*Requirements*
**1)** In the blog post below, which sentences begin with "As if"? List every one.
**2)** Give a two-sentence summary of the blog post below.
**3)** Answer these questions from the blog post below:
(a) In what year was the writer expelled from the university?
(b) How far away is the university?
(c) How many years did the writer spend in health care?

*Text shown*
_ _ _ _ _
Thursday, March 20, 2014

The Prodical Student Returneth

The Senior Frampton

As if our lives were not busy enough.
As if our days were not short enough.
As if we SAID we were going to slow things down.

What do I go and do?

I apply to the University of Illinois as a full time student.

And what do those misguided folks do? They accept me. Really. What have I done? I start as a Junior this August in the Creative Writing Program. I plan to continue straight though and obtain my Masters in the very same field.

Why not? I'm going to get old and die anyway, I might as well finally learn the correct use of colons and semi-colons.  If I really want to write and be published then I best learn the techniques. Besides, spending the day in a library trying to sort out the poetry of Yeats is a day well spent in my mind. (well it would be better spent at Galway University but I'm still wading through the Study Abroad requirements.)

The desire for this end result has been a very long time coming but ALWAYS in the back of my head, since 1976 when after a disastrous first semester at the same University I was non-ceremoniously expelled for a grade point average lower than the ground I was passed out on back in those days.

Seemed I love attending all those Peter Frampton parties a wee bit more than I actually attended class. Do you do?  Well I did. To say my mother was pissed, sorry there is no better term, when she made that 3 hr RT drive to collect my sorry (not enough) butt, is a gross understatement.

She brought me back into their home and said "You got two weeks Madame Butterfly, to get a job and find a lace to live." She had four other children who needed her and as far as she was concerned I had already flown the too crowded nest. I was 17, part of the problem. I graduated HS after three years and had no more enough maturity for campus life than a new born calf is ready to produce milk.

Two weeks later I was living in a rented trailer and working as a nurse side, which lead me to South Dakota and nursing school and marriage and kids, a divorce, a wonderful remarriage,  36 years in health care and a farmer and BAM! here I am at almost 55 and ready for a big change.

So , you might ponder, how does this fit in with our Poor Farm plans? Very well I hope. At first, until this farm is sold and new house is built it will indeed be insanely busy. But the University is only an hour away and classes can be scheduled for three times a week.  Since I plan to actually ATTEND classes this time it's likely I'll get better grades than oh say 38 years ago.

That will allow me, outside of study and travel time, and I'm a big believer in listening to classes on CD while driving, 4 full days to work with my Keith on our new place, and continue to write free-lance articles as I do now for additional income.
_ _ _ _ _
Data extracted from a collection:
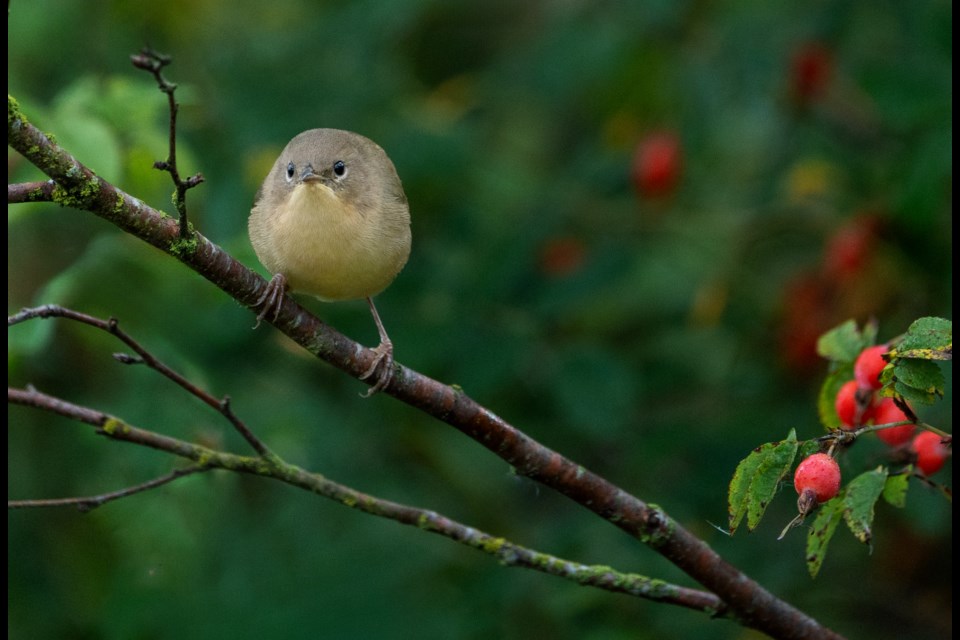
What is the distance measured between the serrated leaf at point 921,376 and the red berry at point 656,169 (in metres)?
2.99

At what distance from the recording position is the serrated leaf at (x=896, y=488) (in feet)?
6.96

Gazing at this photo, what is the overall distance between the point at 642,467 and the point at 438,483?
121cm

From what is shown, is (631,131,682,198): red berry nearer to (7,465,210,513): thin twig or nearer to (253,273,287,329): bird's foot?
(253,273,287,329): bird's foot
_ _ _ _ _
*Written answers*
**1)**
As if our lives were not busy enough.
As if our days were not short enough.
As if we SAID we were going to slow things down.

**2)** At almost 55, the writer has been accepted to the University of Illinois as a full-time student and will start as a junior in the Creative Writing Program this August, planning to go on to a master's in the same field. The writer was expelled from that university in 1976 after a first semester spent more at parties than in class, and now expects to attend classes three times a week while working with Keith on their new place and writing free-lance articles.

**3)**
(a) 1976
(b) An hour
(c) 36 years